### [Set exercise]
Copy every one of the following items word for word, keeping each line and its characters unchanged.

### [Dataset records]
+ + + +
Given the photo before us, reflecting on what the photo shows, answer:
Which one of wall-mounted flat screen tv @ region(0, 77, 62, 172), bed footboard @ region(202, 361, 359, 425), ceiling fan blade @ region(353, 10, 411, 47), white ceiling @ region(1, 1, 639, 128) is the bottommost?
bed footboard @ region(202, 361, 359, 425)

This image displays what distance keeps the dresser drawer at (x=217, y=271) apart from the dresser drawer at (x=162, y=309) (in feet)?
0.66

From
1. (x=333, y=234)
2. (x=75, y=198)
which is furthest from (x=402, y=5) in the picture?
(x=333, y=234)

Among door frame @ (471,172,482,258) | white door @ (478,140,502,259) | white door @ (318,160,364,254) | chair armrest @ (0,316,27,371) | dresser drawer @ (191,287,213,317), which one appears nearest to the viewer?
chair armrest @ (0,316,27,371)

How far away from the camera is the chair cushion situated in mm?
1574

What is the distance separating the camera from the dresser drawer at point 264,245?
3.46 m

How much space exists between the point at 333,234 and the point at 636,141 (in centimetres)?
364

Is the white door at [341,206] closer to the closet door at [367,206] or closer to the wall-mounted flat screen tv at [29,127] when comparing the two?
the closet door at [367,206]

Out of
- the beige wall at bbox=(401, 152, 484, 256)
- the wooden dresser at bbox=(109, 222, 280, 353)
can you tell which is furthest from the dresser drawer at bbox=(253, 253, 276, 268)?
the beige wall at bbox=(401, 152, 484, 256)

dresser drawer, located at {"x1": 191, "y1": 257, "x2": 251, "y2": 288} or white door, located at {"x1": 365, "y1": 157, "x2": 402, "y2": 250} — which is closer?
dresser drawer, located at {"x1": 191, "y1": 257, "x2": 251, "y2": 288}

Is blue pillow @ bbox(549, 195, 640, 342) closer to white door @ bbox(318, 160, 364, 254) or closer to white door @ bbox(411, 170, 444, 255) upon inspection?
+ + + +
### [Solved problem]
Given the photo before us, reflecting on what the photo shows, answer:
Which one of wall-mounted flat screen tv @ region(0, 77, 62, 172), bed footboard @ region(202, 361, 359, 425), ceiling fan blade @ region(353, 10, 411, 47), white ceiling @ region(1, 1, 639, 128) is the bottommost?
bed footboard @ region(202, 361, 359, 425)

This image displays what distance keeps the dresser drawer at (x=217, y=271) apart from the dresser drawer at (x=162, y=309) (in feet)?
0.66

From
1. (x=333, y=234)
2. (x=75, y=198)
which is furthest from (x=402, y=5) in the picture?
(x=333, y=234)

Among door frame @ (471,172,482,258) | white door @ (478,140,502,259) | white door @ (318,160,364,254) | chair armrest @ (0,316,27,371) | dresser drawer @ (191,287,213,317), which one appears nearest to the viewer?
chair armrest @ (0,316,27,371)

How far away from the camera is the chair cushion situated in mm?
1574

What is the distance separating the camera from the dresser drawer at point 264,245?
3.46 m

How much space exists between the point at 333,234 and the point at 636,141 (in centimetres)?
364

Is the white door at [341,206] closer to the closet door at [367,206] or closer to the wall-mounted flat screen tv at [29,127] when comparing the two?
the closet door at [367,206]

Out of
- the beige wall at bbox=(401, 152, 484, 256)
- the wooden dresser at bbox=(109, 222, 280, 353)
can you tell which is furthest from the dresser drawer at bbox=(253, 253, 276, 268)?
the beige wall at bbox=(401, 152, 484, 256)

dresser drawer, located at {"x1": 191, "y1": 257, "x2": 251, "y2": 288} or white door, located at {"x1": 365, "y1": 157, "x2": 402, "y2": 250} — which is closer?
dresser drawer, located at {"x1": 191, "y1": 257, "x2": 251, "y2": 288}

Is blue pillow @ bbox(549, 195, 640, 342) closer to white door @ bbox(318, 160, 364, 254) or closer to white door @ bbox(411, 170, 444, 255) upon inspection?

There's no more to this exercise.